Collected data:

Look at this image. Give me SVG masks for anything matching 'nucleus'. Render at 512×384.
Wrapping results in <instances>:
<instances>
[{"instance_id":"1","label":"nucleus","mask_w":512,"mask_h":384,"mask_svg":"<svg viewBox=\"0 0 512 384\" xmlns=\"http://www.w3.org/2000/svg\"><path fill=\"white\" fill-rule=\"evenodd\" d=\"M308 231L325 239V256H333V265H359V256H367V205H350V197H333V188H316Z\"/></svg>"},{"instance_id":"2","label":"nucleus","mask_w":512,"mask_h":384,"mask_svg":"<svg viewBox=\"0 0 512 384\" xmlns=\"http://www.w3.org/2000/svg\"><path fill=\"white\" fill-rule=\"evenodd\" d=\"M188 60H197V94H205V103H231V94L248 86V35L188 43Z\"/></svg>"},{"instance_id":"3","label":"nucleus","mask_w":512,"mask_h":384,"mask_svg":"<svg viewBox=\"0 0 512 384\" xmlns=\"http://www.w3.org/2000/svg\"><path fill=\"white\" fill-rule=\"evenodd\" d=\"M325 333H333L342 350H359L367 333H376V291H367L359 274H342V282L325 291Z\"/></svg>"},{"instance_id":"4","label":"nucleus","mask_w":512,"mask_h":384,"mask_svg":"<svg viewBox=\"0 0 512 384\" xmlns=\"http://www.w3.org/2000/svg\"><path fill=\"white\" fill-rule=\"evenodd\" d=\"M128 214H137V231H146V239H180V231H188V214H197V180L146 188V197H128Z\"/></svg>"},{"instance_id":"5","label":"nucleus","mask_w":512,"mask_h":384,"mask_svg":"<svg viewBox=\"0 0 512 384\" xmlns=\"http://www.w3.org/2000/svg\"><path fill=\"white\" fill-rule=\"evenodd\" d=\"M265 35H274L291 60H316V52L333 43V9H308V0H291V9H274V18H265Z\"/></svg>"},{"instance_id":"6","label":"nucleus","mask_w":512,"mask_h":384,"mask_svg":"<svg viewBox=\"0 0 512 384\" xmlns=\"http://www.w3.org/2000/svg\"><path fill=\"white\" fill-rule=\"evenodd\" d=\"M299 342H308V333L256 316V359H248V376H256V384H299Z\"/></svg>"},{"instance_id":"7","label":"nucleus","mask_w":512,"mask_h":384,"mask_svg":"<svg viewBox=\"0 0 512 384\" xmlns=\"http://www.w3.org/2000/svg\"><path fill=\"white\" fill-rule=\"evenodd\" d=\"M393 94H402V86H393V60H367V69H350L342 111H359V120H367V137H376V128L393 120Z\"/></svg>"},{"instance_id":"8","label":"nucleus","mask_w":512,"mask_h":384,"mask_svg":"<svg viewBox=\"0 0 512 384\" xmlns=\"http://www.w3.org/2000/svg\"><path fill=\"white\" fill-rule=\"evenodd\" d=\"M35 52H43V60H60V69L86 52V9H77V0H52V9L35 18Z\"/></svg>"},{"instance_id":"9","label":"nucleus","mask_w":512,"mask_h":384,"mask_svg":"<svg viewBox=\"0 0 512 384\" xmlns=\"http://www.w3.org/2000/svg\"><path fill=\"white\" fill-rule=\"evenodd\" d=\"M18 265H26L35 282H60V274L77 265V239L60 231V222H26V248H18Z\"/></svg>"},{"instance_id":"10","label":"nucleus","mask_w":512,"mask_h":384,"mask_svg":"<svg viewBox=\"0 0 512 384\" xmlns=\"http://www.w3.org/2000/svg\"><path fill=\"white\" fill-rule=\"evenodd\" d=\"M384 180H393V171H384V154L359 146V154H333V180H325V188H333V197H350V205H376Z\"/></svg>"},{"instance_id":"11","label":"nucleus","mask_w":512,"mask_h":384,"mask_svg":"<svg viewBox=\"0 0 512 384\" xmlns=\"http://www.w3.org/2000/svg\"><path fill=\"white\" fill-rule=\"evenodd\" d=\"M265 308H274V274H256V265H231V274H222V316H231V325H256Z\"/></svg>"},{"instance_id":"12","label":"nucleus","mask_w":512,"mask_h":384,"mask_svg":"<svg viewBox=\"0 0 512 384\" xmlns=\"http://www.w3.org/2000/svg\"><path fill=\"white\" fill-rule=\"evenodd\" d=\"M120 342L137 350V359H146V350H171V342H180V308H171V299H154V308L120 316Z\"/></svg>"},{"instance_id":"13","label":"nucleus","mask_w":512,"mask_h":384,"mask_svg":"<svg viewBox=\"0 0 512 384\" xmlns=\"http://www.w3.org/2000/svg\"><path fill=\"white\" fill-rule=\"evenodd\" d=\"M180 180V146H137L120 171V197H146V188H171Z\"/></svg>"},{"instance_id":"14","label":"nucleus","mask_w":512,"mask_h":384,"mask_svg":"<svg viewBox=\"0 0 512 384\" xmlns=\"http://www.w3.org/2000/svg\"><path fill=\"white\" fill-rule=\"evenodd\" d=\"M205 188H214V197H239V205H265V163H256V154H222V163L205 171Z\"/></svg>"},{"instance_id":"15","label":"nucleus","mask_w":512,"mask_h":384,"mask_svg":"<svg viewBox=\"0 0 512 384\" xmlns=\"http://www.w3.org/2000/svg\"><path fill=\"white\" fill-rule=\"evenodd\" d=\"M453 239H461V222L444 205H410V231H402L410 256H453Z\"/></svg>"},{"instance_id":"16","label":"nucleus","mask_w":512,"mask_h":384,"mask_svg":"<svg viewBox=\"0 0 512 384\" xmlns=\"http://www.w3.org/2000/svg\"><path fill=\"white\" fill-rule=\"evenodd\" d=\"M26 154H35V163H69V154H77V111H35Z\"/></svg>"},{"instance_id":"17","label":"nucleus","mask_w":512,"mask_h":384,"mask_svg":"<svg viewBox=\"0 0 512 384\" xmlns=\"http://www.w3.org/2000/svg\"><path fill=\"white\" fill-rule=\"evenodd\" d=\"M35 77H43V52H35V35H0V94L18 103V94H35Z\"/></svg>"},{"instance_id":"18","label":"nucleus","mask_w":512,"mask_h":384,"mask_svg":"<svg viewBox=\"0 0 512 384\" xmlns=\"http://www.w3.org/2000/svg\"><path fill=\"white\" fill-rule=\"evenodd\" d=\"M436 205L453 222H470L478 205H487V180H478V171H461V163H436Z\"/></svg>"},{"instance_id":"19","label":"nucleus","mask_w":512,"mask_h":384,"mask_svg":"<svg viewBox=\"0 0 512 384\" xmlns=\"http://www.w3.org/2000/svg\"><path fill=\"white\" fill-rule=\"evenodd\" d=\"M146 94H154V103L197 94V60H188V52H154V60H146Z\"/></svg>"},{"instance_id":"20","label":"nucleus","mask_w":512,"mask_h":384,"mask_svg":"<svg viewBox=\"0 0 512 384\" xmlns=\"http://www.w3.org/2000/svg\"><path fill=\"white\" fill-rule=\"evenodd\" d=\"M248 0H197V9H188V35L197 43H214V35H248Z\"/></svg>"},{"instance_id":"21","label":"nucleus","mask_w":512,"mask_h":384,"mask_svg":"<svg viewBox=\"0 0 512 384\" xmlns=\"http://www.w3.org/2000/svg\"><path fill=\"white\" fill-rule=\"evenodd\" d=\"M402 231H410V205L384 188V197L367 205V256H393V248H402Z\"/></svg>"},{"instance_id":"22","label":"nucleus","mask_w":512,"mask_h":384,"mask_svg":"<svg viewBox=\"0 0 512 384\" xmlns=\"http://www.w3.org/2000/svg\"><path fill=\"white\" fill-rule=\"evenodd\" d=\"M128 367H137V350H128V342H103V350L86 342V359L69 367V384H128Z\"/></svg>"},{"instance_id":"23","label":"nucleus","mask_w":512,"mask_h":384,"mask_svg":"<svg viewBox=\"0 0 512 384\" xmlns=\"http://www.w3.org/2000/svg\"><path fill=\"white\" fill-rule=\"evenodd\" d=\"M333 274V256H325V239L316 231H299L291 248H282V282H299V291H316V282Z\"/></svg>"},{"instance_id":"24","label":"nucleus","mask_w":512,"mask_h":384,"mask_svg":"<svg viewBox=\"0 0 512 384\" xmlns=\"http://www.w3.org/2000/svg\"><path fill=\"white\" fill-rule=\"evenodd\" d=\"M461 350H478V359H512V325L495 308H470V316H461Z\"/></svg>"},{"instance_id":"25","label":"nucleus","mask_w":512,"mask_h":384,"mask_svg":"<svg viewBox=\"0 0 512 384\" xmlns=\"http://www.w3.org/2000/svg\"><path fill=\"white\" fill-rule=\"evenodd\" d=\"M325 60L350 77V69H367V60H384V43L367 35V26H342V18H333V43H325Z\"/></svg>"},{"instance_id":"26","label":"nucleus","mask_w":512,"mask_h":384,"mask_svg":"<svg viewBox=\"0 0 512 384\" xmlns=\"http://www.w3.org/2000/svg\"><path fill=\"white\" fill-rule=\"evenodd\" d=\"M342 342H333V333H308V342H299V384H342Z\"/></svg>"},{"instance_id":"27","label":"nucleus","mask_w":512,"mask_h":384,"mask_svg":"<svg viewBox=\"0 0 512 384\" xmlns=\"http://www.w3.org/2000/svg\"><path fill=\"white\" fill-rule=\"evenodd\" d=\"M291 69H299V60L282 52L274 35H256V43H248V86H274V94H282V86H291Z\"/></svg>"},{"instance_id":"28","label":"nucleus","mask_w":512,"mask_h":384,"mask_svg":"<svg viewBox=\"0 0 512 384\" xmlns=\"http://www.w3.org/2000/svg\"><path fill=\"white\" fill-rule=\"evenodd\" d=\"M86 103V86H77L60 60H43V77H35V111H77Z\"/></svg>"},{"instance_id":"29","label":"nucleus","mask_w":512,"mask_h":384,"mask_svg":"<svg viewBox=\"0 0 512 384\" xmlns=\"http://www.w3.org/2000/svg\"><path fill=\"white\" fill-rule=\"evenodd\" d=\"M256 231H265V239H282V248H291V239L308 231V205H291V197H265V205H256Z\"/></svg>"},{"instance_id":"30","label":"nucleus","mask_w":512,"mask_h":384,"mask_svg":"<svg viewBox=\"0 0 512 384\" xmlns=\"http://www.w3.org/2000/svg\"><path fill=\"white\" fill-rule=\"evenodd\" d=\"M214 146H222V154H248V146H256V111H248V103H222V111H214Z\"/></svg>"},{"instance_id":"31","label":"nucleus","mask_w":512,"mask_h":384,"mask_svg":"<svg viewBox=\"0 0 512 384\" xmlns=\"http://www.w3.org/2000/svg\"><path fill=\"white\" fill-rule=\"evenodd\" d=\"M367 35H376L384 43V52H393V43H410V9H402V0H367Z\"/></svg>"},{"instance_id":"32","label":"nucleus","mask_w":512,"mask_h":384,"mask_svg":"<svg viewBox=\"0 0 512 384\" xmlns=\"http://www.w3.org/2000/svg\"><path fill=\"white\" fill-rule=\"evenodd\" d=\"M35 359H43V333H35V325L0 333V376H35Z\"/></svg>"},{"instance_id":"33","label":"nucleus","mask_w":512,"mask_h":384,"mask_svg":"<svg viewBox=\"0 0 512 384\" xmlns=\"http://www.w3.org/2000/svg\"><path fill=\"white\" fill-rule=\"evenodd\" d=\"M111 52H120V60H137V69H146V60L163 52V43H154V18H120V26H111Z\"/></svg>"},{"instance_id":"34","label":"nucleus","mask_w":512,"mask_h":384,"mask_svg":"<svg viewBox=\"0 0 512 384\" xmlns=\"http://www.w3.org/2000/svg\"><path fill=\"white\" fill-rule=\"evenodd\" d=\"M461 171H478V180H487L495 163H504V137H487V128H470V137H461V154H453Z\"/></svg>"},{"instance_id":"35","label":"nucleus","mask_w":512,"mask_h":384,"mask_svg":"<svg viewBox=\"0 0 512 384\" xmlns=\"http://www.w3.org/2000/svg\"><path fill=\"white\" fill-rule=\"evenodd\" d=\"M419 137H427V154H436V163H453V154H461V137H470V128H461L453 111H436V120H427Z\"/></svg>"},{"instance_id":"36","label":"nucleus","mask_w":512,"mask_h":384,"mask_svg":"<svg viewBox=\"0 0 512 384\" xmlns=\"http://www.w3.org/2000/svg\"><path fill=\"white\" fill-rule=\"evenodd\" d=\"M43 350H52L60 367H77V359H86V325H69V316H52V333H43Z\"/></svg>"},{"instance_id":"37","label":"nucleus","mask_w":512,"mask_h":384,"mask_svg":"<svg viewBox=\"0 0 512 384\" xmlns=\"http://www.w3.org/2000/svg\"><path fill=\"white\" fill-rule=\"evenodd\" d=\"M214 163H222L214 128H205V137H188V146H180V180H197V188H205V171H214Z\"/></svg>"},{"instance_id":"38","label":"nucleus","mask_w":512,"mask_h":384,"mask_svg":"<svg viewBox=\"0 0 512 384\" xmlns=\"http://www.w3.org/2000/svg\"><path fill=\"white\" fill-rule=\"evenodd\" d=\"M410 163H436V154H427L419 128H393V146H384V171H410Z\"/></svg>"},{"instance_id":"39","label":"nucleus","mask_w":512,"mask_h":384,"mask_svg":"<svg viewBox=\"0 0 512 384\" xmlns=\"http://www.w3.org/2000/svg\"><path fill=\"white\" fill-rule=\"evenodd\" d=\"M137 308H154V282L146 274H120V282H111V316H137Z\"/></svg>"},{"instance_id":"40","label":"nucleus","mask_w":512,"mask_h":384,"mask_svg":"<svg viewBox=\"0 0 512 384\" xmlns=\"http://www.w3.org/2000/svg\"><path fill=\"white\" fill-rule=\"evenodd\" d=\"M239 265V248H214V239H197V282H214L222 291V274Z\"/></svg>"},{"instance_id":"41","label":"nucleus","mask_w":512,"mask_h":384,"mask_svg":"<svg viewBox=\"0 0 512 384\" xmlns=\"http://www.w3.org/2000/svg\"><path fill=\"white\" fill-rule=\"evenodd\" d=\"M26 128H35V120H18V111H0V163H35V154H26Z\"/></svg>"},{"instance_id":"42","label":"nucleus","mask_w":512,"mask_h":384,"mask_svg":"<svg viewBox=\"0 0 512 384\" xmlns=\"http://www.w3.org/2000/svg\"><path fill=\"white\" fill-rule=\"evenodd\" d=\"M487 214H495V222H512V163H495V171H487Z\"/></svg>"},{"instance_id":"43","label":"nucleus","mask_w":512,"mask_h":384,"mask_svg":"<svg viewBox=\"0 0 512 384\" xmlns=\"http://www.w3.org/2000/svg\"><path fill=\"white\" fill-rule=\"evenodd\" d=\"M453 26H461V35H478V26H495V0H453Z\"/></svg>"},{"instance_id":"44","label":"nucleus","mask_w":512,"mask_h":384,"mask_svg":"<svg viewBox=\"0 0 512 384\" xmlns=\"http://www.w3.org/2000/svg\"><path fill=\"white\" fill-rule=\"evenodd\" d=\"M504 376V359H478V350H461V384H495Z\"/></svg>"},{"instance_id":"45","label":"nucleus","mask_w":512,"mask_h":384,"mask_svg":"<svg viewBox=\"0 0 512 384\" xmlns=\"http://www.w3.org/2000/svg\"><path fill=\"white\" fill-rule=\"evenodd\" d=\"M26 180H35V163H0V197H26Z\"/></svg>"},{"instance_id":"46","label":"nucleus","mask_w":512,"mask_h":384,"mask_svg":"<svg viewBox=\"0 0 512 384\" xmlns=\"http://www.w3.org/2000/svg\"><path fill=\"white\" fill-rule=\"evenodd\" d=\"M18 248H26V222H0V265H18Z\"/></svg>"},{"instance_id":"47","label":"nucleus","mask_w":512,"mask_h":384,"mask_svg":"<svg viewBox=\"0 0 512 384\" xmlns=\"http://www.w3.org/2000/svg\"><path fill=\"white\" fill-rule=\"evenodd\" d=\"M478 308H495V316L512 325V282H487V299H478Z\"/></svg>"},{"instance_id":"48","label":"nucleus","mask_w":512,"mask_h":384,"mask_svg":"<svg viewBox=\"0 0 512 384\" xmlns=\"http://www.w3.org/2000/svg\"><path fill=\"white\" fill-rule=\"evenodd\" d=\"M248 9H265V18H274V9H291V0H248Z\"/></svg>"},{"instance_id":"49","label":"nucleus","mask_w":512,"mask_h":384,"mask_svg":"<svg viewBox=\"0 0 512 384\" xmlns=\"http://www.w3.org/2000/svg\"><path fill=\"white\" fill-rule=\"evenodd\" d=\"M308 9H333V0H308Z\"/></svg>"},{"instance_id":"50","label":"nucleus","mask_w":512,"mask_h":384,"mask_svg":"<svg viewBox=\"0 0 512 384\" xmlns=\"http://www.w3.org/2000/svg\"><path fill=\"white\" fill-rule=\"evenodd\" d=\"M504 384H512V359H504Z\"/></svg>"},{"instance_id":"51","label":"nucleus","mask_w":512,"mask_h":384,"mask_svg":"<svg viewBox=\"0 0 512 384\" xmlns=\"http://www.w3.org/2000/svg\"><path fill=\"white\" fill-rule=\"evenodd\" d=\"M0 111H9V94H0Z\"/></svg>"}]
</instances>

Exercise: Tally the lines above that contain the string "instances". Give only the number.

Task solution: 3